Buy My Book Here

Fox News Ticker

Please check out my new books, "Bullied to Death: Chris Mackney's Kafkaesque Divorce and Sandra Grazzini-Rucki and the World's Last Custody Trial"

Sunday, September 21, 2008

Analyzing Forbes' Solutions to the Financial Crisis

According to Steve Forbes, there are three things that the Federal Government can do to end this financial crisis. In fact, Forbes goes so far as to call this crisis artificial.

1) Strengthen the Dollar.

If you have been following the work of Steve Forbes, then you know that his answer to every crisis financial and even national security is to strengthen the Dollar. He believes that the weak Dollar caused the spike in gas and food prices. What I don't see though is how a stronger Dollar would help in this crisis.

2) End Marked to Market

He is referring to FASB rule 157. Here is what the rule, instituted at end of 2007, said.

A Federal Accounting Standards Board (FASB) Statement that requires all publicly-traded companies in the U.S. to classify their assets based on the certainty with which fair values can be calculated. This statement created three asset categories: Level 1, Level 2 and Level 3. Level 1 assets are the easiest to value accurately based on standard market-based prices and Level 3 are the most difficult

Here is the net effect of this rule.

FASB 157 was passed to help investors and regulators understand how accurate a given company's asset estimates truly were. Many firms (including some of the largest in terms of assets) had to write down billions of dollars in hard-to-value Level 3 assets following the subprime meltdown and related credit crisis, which began in late 2006. By making companies report to investors the breakdown of assets, they allow investors to potentially see what percentage of the balance sheet could be open to revaluation or susceptible to sudden write-downs.

Here is how Forbes himself described the corrossive effect of FASB 157.

Think of the mark-to-market madness this way: You buy a house for $350,000 and take out a $250,000 30-year fixed-rate mortgage. Your income is more than adequate to make the monthly payments. But under mark-to-market rules the bank could call up and say that if your house had to be sold immediately, it would fetch maybe $200,000 in such a distressed sale. The bank would then tell you that you owe $250,000 on a house worth only $200,000 and to please fork over the $50,000 immediately or else lose the house.

Now many of these Mortgage Backed Securities and other financial vehicles derived from bad mortgages, would be classified into these level 3 assets. These assets had to be "marked to market" and thus market to some depressed price. Here is how one of my readers described the effect.

When portfolio managers discovered they were holding assets that would suffer from an unnecessarily harsh valuation according to this new rule, they all tried to sell them, and very quickly there was nobody to buy them. Thus, we began the Great Asset Contraction that helped to trigger the present crisis

As such, panicked selling happened at the worst time for no good reason besides a new accounting rule.

3) End so called naked short selling on financial services stocks.
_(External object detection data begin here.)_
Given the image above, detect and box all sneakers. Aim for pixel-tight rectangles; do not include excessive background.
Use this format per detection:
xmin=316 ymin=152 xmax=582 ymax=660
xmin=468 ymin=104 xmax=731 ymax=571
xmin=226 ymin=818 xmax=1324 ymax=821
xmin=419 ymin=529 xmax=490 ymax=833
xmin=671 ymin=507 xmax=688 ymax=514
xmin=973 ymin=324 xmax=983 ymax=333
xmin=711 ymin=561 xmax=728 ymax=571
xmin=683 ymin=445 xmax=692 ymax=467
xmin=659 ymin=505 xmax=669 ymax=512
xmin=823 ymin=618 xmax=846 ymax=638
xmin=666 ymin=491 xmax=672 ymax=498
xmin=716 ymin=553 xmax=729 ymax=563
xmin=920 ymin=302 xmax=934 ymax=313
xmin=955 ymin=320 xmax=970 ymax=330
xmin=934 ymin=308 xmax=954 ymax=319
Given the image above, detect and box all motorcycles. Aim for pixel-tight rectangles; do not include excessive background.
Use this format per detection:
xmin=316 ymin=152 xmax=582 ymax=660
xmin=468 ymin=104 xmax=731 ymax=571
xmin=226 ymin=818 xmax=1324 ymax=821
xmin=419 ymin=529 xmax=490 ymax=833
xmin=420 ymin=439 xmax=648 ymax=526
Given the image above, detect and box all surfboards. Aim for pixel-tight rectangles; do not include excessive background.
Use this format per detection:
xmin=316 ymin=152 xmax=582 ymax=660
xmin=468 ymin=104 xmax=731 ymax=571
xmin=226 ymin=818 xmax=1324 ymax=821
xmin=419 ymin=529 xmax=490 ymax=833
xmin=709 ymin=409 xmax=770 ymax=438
Here is what naked short selling is.

Naked short selling, or naked shorting, is the practice of selling a stock short without first borrowing the shares or ensuring that the shares can be borrowed as is done in a conventional short sale. When the seller does not then obtain the shares within the required time frame, the result is known as a "fail to deliver."

A short sale is a speculator's tool used when you believe the value of a stock will go down. You sell the stock first and buy it back later. Normally in a short sale, the stock is borrowed, normally from the account of the broker you are using, before you sell it. With a naked short sale, even that doesn't happen. Because speculators have taken advantage of the financial mess to short sell every financial company in sight, this practice has perpetuated the problem. By ending this practice, even for a limited time as Forbes suggests, this would curb the practice of short selling. Limiting the ability of speculators to drive already beaten down stocks even further.

1 comment:

Anonymous said...

Hi Mike,

I've been railing about mark to market like forever. Don't know if you've seen it yet, but WSJ has the actual proposed legislation. Don't know what I think about it yet. (Warning: The legislation is 2 pages - the comments are 77!)